Topological Sort is a graph algorithm that produces a linear ordering of vertices in a directed acyclic graph (DAG) such that for every directed edge (u, v), vertex u comes before vertex v in the ordering. It is commonly used for scheduling tasks, resolving dependencies, and determining the order of compilation in build systems.
Topological Sort only works on Directed Acyclic Graphs (DAGs). If the graph contains a cycle, a valid topological ordering does not exist.

Implementation

import { Graph } from '../../../data-structures/graph/graph';
import { Vertex } from '../../../data-structures/graph/vertex';
import { Stack } from '../../../data-structures/stack/stack';

function visit(vertex: Vertex, visited: Set<number | string>, ordered: Stack) {
  visited.add(vertex.value);

  for (const edge of vertex.edges) {
    if (!visited.has(edge.value)) {
      visit(edge, visited, ordered);
    }
  }

  ordered.push(vertex.value);
}

export function topSort(graph: Graph) {
  const visited = new Set<number | string>();
  const ordered = new Stack();

  for (const vertex of graph.vertices) {
    if (!visited.has(vertex.value)) {
      visit(vertex, visited, ordered);
    }
  }

  const output = [];
  while (!ordered.isEmpty()) {
    output.push(ordered.pop());
  }

  return output;
}

How It Works

  1. Initialize Structures: Create a visited set to track processed vertices and a stack to store the result
  2. Visit Each Vertex: For each unvisited vertex in the graph, perform a depth-first search
  3. Recursive DFS: Recursively visit all unvisited neighbors of the current vertex
  4. Post-order Addition: After visiting all descendants, push the vertex onto the stack
  5. Build Result: Pop all vertices from the stack to get the topological ordering
This implementation uses DFS-based topological sort with post-order traversal. Vertices are added to the stack after all their descendants are processed, ensuring correct dependency order.

Complexity Analysis

Time Complexity

  • Best Case: O(V + E)
  • Average Case: O(V + E)
  • Worst Case: O(V + E)
  • Where V = vertices, E = edges

Space Complexity

  • Space: O(V) for visited set and stack
  • Call Stack: O(V) for recursion depth
  • Total: O(V)

Usage Example

import { Graph } from './graph';
import { topSort } from './topological-sort';

// Example 1: Course prerequisites
const courses = new Graph(true); // directed graph

// Add courses and prerequisites
courses.addEdge('Math101', 'Math201');
courses.addEdge('Math101', 'Physics101');
courses.addEdge('Math201', 'Math301');
courses.addEdge('Physics101', 'Physics201');

const order = topSort(courses);
console.log(order);
// Possible output: ['Math101', 'Math201', 'Physics101', 'Math301', 'Physics201']
// or: ['Math101', 'Physics101', 'Math201', 'Physics201', 'Math301']

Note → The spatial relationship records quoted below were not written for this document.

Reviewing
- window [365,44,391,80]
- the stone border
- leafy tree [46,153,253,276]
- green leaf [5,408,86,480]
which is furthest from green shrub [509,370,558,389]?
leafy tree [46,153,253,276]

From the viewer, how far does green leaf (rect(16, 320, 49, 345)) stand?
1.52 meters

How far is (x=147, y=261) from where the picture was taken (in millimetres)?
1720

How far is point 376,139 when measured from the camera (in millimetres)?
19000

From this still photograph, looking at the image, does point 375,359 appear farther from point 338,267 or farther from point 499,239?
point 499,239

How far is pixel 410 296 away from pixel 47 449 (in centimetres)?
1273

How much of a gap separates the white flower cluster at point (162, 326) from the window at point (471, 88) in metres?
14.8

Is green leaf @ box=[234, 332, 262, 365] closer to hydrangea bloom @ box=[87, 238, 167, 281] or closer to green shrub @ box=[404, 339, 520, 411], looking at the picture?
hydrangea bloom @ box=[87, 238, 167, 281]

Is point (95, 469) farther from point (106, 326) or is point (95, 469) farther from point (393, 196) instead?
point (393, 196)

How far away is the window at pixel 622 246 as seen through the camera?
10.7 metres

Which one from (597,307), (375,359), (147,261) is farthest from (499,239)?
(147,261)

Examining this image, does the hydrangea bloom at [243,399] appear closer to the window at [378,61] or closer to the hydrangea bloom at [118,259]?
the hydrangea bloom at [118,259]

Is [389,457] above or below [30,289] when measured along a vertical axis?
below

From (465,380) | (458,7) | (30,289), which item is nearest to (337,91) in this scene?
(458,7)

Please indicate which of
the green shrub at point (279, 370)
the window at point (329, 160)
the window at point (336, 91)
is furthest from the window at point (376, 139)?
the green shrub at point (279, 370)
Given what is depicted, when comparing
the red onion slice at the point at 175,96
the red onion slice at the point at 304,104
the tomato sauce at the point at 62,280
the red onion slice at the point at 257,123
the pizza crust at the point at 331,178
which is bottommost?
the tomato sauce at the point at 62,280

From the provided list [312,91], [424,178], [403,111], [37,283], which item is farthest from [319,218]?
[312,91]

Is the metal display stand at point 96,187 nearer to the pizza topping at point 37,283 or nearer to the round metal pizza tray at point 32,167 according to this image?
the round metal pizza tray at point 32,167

// Example 2: Build system dependencies
const build = new Graph(true);

build.addEdge('compile', 'link');
build.addEdge('link', 'package');
build.addEdge('test', 'deploy');
build.addEdge('package', 'test');

const buildOrder = topSort(build);
console.log(buildOrder);
// Output: ['compile', 'link', 'package', 'test', 'deploy']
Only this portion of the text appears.